Church in vigil receives new status
BRIGHTON — Just over a year after reopening St. Anselm Church in Sudbury as a chapel of a Framingham parish, Cardinal Seán P. O’Malley has taken the additional step of establishing the church as the only rectorate in the archdiocese.
Rectorates differ from parishes in that they have no territory. St. Anselm’s former territory has been divided between Our Lady of Fatima Parish in Sudbury and St. George Parish in Framingham.
The St. Anselm Community will include former members of St. Anselm Parish who live in the parish’s former territory, families who worship regularly at the church, and those who were members of the parish and have moved out of the territory.
The decree, effective June 3, states that the church building, rectory and property belong to the Archdiocese of Boston and will be administered by a rector. The decree also states it only valid until the Vatican rules on an appeal of suppression of St. Anselm’s Parish.

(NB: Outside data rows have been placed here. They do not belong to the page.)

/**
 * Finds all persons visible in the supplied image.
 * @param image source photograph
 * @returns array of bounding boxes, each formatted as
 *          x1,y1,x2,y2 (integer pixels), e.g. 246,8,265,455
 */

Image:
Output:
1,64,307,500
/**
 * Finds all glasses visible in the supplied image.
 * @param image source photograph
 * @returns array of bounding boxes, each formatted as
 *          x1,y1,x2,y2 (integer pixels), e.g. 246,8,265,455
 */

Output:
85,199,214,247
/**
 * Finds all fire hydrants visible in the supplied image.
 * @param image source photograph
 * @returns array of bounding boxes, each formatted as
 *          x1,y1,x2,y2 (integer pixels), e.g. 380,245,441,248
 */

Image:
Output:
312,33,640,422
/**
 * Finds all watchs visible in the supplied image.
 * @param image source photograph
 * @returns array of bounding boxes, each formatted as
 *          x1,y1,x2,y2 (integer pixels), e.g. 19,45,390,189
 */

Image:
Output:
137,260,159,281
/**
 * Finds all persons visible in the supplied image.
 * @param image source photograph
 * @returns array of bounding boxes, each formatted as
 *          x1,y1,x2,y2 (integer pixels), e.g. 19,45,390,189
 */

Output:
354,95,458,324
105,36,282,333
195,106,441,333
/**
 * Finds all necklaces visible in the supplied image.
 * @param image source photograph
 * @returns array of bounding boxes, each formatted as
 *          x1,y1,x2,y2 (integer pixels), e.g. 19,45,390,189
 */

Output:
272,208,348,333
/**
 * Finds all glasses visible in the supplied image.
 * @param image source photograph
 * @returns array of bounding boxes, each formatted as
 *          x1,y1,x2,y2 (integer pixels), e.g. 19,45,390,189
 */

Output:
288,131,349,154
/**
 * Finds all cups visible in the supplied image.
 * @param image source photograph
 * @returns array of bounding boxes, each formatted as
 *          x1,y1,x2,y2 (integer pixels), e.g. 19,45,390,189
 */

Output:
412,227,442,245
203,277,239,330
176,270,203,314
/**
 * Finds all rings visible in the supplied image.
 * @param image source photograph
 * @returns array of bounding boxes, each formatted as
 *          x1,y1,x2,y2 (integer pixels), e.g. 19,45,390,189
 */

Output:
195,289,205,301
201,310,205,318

Like a pastor or parish administrator, the rector will administer the sacraments of baptism, Eucharist, confirmation, marriage and anointing of the sick for community members as well as perform funerals. The rector can also establish religious education, first Communion and Rite of Christian Initiation of Adults programs for members of the community and must establish a finance and a pastoral council.

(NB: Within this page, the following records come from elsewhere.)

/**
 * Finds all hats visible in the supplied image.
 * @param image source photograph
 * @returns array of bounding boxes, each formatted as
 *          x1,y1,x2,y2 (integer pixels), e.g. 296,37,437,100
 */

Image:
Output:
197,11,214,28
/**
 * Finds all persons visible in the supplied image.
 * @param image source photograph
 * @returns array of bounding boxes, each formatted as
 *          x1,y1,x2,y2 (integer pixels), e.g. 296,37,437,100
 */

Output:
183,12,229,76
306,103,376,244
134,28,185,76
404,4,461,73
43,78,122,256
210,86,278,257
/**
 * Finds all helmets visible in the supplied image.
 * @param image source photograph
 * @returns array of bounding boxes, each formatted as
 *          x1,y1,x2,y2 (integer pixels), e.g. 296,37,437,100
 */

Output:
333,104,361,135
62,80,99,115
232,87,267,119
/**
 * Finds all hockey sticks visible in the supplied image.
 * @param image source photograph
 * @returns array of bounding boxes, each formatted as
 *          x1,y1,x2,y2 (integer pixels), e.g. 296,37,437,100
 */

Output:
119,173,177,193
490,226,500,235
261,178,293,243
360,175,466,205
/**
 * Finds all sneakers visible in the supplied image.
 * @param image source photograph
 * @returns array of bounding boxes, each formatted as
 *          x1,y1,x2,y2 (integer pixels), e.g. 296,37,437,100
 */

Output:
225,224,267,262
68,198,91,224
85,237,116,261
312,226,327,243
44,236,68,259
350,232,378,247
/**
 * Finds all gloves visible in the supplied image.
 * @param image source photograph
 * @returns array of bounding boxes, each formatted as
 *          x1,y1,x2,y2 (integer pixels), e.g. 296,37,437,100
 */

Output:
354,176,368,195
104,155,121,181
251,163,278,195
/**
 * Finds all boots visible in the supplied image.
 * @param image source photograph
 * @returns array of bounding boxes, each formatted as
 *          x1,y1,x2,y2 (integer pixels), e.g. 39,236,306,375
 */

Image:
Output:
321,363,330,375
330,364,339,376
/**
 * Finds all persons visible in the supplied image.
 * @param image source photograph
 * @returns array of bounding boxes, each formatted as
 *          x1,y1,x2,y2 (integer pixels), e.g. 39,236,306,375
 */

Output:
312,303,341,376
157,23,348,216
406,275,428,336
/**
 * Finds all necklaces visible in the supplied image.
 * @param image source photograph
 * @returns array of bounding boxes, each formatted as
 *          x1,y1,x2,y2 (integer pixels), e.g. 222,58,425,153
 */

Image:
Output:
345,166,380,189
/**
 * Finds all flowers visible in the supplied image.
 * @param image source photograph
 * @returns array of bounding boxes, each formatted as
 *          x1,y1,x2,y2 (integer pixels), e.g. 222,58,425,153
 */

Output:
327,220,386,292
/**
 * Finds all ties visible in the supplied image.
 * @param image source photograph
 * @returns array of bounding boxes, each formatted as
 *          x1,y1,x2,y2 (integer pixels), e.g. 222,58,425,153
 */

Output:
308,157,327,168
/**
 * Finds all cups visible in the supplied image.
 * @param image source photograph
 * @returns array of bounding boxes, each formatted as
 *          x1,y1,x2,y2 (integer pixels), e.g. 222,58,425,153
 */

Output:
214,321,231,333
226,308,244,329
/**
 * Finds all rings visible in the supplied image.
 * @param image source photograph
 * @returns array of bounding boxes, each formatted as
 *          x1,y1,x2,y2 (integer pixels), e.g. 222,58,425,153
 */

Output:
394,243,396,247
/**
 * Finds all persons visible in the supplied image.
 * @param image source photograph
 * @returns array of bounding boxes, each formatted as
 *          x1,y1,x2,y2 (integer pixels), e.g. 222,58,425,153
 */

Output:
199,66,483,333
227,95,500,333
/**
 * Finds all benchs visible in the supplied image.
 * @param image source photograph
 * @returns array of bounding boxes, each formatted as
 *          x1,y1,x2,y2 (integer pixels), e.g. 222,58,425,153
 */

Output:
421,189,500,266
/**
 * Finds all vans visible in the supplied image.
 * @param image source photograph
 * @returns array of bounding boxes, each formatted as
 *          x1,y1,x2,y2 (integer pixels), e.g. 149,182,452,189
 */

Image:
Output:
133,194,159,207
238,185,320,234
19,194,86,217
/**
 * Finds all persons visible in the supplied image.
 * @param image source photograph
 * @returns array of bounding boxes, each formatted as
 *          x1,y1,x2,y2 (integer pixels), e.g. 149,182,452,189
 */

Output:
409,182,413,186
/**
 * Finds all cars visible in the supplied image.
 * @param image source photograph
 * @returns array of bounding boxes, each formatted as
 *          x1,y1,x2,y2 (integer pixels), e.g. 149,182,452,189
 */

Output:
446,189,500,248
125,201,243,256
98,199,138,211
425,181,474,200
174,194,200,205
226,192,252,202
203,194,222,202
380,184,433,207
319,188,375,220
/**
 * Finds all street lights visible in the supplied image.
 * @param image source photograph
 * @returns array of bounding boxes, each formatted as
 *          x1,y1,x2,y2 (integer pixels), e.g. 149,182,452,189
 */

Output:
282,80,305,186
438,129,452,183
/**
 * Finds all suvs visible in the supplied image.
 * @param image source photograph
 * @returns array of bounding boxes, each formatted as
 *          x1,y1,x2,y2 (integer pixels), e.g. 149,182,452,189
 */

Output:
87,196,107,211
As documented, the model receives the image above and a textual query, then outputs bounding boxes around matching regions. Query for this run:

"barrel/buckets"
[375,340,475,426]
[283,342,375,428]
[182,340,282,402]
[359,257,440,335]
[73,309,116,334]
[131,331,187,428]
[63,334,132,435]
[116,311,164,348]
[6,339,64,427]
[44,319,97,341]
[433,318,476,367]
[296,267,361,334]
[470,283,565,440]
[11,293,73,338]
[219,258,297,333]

Tufts University chaplain Father David M. O’Leary has been named rector of St. Anslem’s and will also continue his work at the university.
“I pray that you will have a zealous and fruitful ministry in your new appointment as rector at St. Anselm Church. May God bless you in all your endeavors,” the cardinal wrote in Father O’Leary’s appointment letter.
After St. Anselm Parish was closed on Sept. 15, 2004, a group of former parishioners began a 24-hour vigil, the second in response to reconfiguration in the archdiocese.
On March 31, 2005 Cardinal O’Malley announced that he had accepted all the recommendations of the Reconfiguration Review Committee, which he appointed in October 2004 to review the reconfiguration process. The committee’s recommendations included reopening one parish and modifying the status of three others, including St. Anselm’s, which became a chapel of St. George Parish in Framingham.
Though former St. Anselm’s parishioners gathered for an evening of prayer, song and discussion in reaction to the decision, several also vowed to continue the vigil until all lingering concerns were resolved.
The archdiocese announced on Jan. 14 this year that the Vatican’s Congregation for the Clergy announced that it would not intervene in the cases of 10 parish closures. The congregation had previously denied another appeal.
Members of eight of those former parishes, including St. Anselm’s, took their cases to the next, and highest, level of appeal available: the Apostolic Signatura. All eight former parishes are represented on the Council of Parishes, a lay group formed in response to parish closures.
This pending recourse necessitated that the decree establishing the St. Anselm Community as a rectorate be contingent on the appeal’s outcome, according to Father Mark O’Connell, assistant for canonical affairs of the archdiocese.
“It’s temporary so that we can respect their recourse in Rome,” he said. “We have fully respected that since the beginning.”
Jack Ryan, a spokesman for St. Anselm’s, agreed.
“Because of the pendency of the appeal, it was difficult, under Canon Law, to make the decree permanent,” he said. “We expect to receive a letter from the cardinal stating that it is his intention that even if the appeal is denied, the rectorate at St. Anselm would continue.”
Ryan said the decree is a result of months of discussions with Cardinal O’Malley and if such a letter were issued it could lead to the end of the community’s 20-month vigil.
So far the reaction from St. Anselm Community members has been “very good” and the decree provided the “fully functioning church” they were hoping for with religious education, baptisms, weddings, funerals and pastoral and finance councils, he added.
Council of Parishes’ co-founder Peter Borre noted that the process at St. Anselm’s may be an option for other closed parishes.
“St. Anselm’s will have the status of somewhere between a parish, which it will not be, and a chapel, which it will not be,” he said. “This may be a model for other parishes in vigil.”